Here’s the reality. Quantum isn’t just about speed. In fact, it may not be about speed, aka price/performance, for some time to come. That’s because we haven’t reached the stage of production systems. In fact, we are far from them, regardless of what many vendors and quantum lovers may claim.
Today’s quantum computers aren’t big enough to actually process large production problems. Even if certain vendors are claiming quantum advantaged from running said production programs.
If you read closely, you’ll note the the “production” problems those systems are solving are very very small. As in under 100 variable problems. That’s not enterprise production.
The Value of Quantum Today? Better Insights
Yes, quantum computers will be able to process complex programs that classical computers cannot process today. They will solve current large-scale problems faster than classical computers. Some day.
When they scale to the sizes required, with the error correction needed to effectively solve computations and run simulations. That’s most likely years in the future. But that time will come.
Yet speed may not be the biggest value we can expect. Getting faster answers is only valuable if those answers are usable, right.
That’s where quantum shines. Let’s look at constrained optimization problems, which are complex at best. Quantum computers can compute results for these problems that are more accurate than their classical counterparts.
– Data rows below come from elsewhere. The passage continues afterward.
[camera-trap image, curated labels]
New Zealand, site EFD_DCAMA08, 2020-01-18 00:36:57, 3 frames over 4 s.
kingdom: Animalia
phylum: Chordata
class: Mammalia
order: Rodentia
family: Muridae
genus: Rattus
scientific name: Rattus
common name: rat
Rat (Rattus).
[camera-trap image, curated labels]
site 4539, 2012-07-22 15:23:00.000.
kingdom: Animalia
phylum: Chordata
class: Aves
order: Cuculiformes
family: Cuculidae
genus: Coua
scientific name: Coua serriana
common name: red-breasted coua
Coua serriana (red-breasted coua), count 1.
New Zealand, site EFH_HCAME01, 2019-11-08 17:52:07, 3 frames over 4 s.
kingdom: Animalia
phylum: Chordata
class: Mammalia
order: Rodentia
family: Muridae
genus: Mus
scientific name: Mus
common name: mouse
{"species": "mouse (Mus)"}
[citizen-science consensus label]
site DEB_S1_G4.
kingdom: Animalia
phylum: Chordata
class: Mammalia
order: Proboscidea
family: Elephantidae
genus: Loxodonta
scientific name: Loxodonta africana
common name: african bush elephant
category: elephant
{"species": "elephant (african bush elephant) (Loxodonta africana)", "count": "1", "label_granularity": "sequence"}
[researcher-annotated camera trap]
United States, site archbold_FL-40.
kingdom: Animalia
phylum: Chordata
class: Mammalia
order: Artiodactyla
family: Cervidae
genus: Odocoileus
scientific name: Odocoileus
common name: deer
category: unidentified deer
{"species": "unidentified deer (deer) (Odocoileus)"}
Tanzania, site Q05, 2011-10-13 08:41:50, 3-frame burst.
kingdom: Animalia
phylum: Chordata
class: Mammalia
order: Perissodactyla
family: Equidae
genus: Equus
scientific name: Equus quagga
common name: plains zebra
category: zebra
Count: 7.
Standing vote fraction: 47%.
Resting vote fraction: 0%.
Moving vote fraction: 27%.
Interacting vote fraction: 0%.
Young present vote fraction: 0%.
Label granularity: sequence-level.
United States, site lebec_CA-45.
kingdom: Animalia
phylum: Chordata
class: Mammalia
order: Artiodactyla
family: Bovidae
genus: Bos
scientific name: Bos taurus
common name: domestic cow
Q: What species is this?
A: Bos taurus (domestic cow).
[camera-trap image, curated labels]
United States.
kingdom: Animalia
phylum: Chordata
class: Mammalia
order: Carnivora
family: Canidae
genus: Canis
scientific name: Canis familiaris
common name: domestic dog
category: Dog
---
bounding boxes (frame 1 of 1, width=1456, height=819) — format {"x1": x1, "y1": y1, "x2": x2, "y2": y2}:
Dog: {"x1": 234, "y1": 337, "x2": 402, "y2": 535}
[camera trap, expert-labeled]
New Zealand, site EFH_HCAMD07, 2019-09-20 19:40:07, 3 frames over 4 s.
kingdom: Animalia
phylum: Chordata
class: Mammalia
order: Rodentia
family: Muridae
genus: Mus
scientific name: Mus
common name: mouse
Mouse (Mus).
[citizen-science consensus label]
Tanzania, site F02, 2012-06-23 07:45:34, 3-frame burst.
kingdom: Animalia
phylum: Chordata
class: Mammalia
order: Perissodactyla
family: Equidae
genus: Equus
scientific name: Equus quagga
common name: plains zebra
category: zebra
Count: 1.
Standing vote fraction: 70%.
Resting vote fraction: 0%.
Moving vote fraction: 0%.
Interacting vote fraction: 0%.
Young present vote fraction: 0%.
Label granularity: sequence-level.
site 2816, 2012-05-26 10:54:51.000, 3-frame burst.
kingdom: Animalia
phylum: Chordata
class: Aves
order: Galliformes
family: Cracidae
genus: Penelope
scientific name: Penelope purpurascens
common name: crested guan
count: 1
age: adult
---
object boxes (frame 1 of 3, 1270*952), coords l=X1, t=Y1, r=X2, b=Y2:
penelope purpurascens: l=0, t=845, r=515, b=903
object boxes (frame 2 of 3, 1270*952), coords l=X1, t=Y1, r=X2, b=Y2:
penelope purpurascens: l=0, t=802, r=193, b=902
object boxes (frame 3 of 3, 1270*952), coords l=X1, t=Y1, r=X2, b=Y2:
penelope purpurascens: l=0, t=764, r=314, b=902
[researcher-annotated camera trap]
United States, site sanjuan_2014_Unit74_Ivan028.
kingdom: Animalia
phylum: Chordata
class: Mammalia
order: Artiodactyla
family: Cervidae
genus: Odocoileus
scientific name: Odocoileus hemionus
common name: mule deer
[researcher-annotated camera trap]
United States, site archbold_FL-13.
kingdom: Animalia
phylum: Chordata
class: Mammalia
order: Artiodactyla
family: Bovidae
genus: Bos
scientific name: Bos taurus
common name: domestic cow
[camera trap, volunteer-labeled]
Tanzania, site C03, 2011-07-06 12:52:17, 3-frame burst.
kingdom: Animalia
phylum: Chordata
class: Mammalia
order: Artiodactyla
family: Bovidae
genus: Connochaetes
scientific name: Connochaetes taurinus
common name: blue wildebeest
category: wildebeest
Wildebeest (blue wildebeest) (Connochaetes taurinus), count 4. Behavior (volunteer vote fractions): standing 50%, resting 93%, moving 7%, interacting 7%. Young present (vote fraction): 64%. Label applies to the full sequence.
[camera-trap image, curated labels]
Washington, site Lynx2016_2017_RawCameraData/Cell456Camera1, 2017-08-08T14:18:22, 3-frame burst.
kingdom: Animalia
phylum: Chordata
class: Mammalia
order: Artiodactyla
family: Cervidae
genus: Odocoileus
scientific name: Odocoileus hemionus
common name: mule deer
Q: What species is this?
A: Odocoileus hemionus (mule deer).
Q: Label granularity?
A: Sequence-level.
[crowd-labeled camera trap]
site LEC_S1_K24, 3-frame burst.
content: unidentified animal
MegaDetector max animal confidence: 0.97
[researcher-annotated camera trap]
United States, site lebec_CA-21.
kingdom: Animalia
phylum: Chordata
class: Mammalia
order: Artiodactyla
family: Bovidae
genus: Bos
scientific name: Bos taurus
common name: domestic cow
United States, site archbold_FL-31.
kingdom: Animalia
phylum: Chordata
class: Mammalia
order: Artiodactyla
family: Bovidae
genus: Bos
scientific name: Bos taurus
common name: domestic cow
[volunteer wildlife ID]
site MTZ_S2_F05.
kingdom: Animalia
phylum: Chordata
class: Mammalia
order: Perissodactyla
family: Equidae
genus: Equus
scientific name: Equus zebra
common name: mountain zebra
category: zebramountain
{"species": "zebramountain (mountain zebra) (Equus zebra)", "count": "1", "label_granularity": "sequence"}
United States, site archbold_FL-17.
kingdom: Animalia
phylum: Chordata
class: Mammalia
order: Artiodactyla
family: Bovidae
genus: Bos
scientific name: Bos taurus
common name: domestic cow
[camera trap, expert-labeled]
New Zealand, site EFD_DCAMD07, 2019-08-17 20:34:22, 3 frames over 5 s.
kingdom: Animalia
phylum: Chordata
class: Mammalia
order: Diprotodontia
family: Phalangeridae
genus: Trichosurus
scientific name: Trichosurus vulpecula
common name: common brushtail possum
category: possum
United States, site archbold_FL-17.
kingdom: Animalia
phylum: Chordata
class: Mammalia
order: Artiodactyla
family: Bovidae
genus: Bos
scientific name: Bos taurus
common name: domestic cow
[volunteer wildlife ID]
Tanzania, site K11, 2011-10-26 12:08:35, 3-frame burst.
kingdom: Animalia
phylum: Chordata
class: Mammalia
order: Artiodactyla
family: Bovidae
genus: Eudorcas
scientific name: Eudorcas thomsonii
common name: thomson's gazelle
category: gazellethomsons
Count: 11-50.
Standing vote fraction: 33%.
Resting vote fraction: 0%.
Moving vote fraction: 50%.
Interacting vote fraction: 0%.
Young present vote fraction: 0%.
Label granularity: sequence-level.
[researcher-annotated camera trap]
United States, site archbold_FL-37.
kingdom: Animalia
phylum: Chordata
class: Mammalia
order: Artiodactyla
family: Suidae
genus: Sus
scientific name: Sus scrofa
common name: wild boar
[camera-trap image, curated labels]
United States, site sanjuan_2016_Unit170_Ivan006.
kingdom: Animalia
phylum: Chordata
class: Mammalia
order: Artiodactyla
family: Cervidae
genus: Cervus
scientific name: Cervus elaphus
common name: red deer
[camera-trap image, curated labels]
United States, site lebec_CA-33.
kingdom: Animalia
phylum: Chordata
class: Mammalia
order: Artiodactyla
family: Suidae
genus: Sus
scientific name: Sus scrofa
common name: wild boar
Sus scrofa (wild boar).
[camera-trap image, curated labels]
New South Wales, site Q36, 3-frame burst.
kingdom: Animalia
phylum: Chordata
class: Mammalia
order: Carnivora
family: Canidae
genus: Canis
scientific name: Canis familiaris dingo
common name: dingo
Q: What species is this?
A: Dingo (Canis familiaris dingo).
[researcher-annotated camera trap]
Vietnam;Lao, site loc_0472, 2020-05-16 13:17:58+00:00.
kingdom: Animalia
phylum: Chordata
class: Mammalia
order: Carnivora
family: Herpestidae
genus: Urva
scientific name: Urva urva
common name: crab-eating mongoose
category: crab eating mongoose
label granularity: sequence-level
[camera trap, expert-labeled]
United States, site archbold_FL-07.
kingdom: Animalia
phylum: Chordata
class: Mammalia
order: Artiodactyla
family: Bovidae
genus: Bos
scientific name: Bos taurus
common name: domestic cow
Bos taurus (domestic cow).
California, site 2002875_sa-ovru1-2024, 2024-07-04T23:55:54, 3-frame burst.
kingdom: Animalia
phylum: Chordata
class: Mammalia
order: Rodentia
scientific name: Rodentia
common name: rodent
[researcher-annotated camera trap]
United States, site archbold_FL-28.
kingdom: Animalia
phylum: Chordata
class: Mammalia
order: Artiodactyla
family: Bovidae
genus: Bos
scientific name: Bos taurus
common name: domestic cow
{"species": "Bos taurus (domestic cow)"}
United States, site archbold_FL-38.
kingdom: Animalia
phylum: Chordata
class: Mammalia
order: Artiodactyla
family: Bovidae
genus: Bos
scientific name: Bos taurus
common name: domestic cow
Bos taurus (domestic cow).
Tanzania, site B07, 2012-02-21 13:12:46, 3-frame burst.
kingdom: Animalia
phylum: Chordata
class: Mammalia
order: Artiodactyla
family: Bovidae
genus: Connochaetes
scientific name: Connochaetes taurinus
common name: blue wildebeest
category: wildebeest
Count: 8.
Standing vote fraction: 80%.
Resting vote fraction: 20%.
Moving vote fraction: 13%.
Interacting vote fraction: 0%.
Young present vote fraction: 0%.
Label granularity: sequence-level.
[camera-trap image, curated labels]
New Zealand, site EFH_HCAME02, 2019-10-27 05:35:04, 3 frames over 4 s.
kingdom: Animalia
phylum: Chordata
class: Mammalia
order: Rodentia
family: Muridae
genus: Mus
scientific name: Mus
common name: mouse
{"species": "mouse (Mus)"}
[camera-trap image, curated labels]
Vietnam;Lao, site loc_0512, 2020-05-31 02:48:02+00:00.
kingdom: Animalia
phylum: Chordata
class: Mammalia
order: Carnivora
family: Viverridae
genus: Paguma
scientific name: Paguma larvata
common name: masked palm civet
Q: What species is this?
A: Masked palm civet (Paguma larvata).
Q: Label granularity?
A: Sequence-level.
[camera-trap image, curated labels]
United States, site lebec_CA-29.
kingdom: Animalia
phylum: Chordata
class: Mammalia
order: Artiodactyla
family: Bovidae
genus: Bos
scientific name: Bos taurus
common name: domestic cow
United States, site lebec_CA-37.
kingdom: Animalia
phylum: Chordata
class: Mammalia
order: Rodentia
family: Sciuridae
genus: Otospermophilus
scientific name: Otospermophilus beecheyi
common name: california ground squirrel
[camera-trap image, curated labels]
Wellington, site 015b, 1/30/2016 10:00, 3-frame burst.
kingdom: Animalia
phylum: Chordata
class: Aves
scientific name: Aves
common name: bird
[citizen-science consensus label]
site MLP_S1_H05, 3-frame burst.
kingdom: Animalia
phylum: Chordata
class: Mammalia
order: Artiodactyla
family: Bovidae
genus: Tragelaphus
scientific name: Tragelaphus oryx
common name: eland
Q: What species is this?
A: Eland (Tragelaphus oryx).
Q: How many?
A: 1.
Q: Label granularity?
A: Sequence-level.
Far more accurate.
Even better, they offers what’s called a “diversity of results.” That means that instead of returning only the single “best” result, as classical computers do, quantum computers actually return all of the results that meet the objectives of a computation.
Can Multiple Results be More Accurate?
Users of classical solvers may have a hard time understanding how there can be more than a single best answer. We’re accustomed to only having one solution.
But what if that solution isn’t actually the best? What if your situation changes in real time and there’s actually a better solution be the time you run the computation? What if a different priority has emerged? Or a critical part of the solution has shifted and now isn’t available?
The idea that one answer is the only answer doesn’t always hold true.
Then there’s the issue with solvers that can only do what are known as continuous variables – meaning decimals. How can you say that an answer that says 1.5 pilots, or 4.27 boxes, or 7.4 ships are needed as your best option? I doubt you’ll be cutting your pilot into pieces.
What happens usually is that teams massage that single result in business intelligence programs to determine the best answer they can find.
Quantum computers can solve what are known as discrete problems, meaning you get actual usable results that are highly accurate. As in 1 pilot, 4 boxes and 8 ships.
You also get other results that are also highly accurate. All of which solve the computational problem to meet the exact requirements you need.
You get more, highly accurate results that apply to your right now situation. No massaging a single result or checking your gut feelings to allocate 1.5 pilots.
You use a computer to get better results, right? Why not use one that gives the most accurate answers possible, so you make better and better business decisions?
The Bottom Line
All the hype is so focused on speed. Maybe that’s because humans are attracted to fast things, whether they be space ships, race cars or next day delivery.
Speed isn’t always the value that matters the most. Sure, as our businesses grow more and more dynamic, we need to be able to respond quickly.
But is it worth the need for speed if the decisions you make are based on anything but the most accurate information possible?
Quantum may just offer one more powerful value.
Changing the way we think about what really matters, in our business and our world.